TASK STATEMENT:
Repeat the entries below word for word, though any picture in them should be dropped.

DATASET CONTENT:
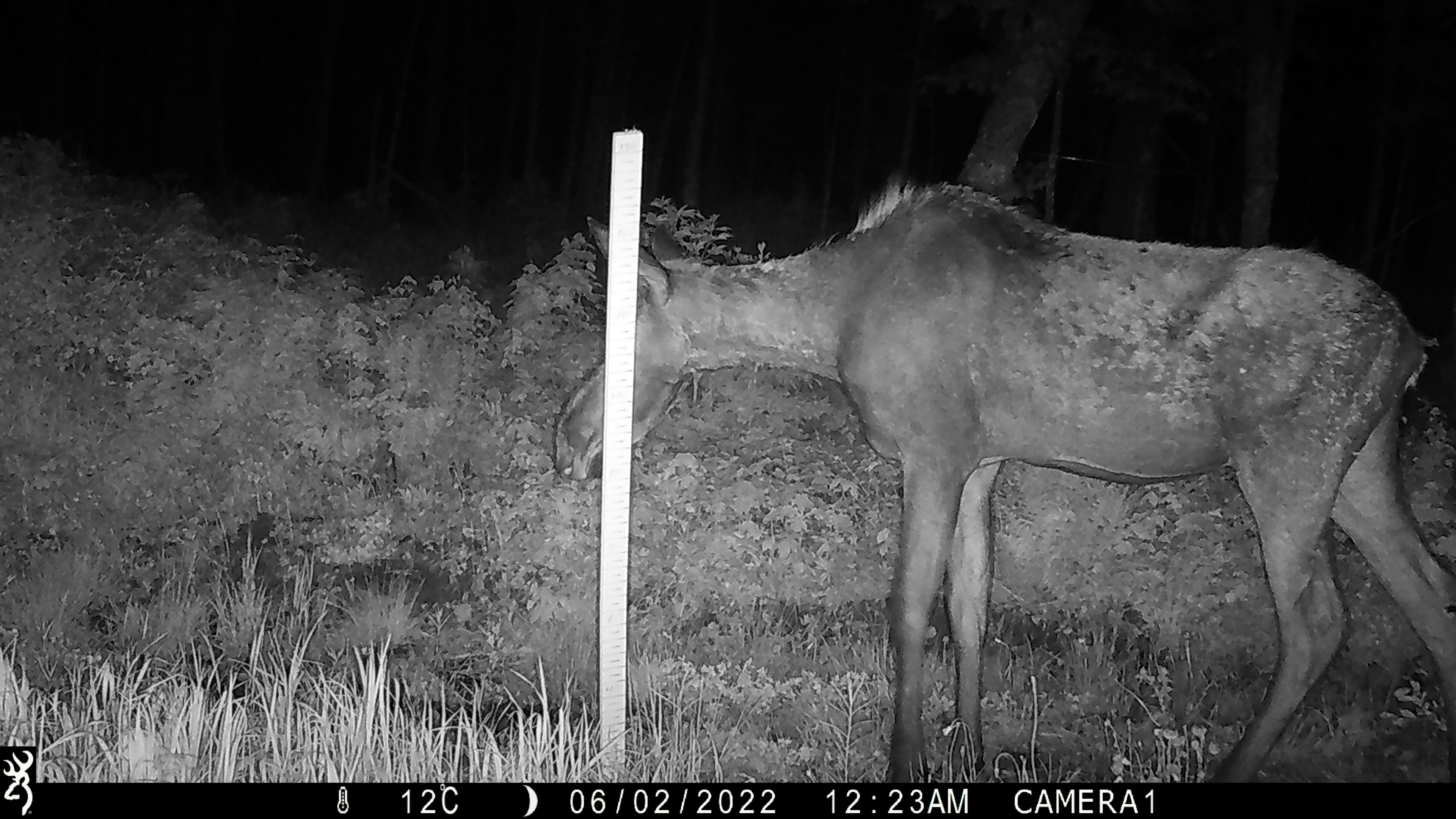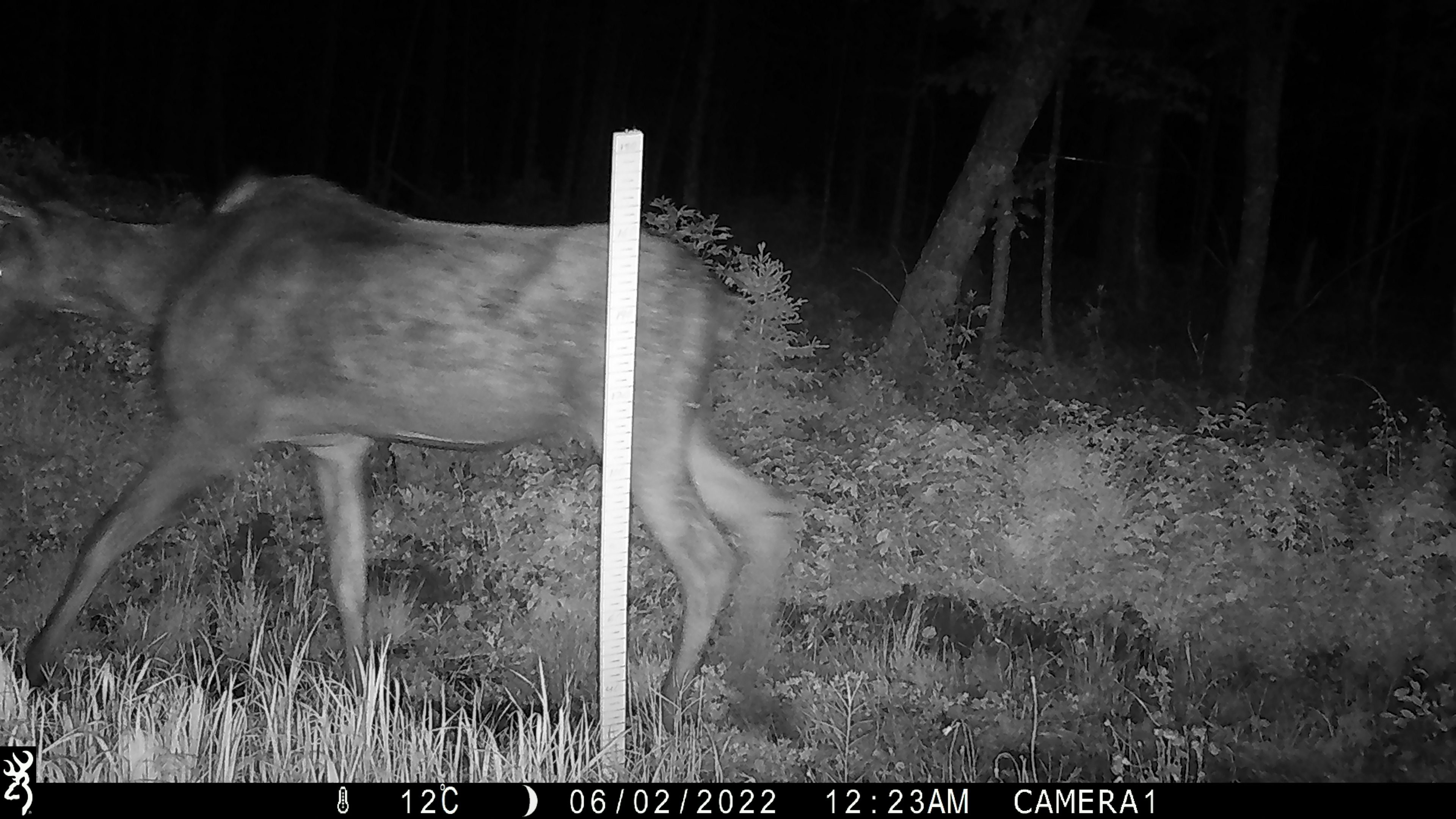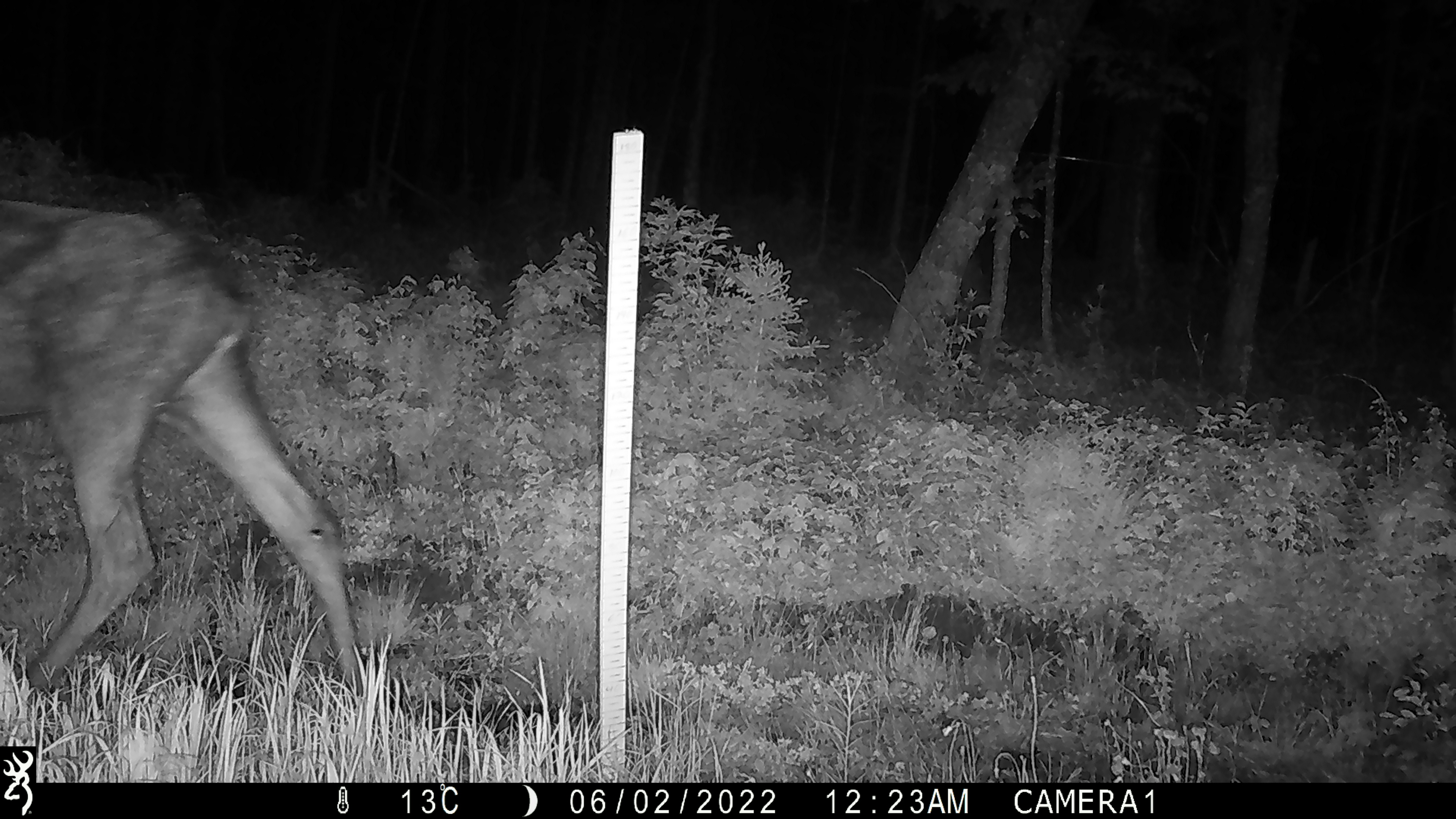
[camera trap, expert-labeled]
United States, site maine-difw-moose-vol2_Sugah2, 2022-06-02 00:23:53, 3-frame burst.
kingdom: Animalia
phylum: Chordata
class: Mammalia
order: Artiodactyla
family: Cervidae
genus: Alces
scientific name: Alces alces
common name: moose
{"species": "moose (Alces alces)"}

ANSWER BOX:
[camera trap, expert-labeled]
United States, site maine-difw-moose-vol2_Sugah2, 2022-06-02 00:23:53, 3-frame burst.
kingdom: Animalia
phylum: Chordata
class: Mammalia
order: Artiodactyla
family: Cervidae
genus: Alces
scientific name: Alces alces
common name: moose
{"species": "moose (Alces alces)"}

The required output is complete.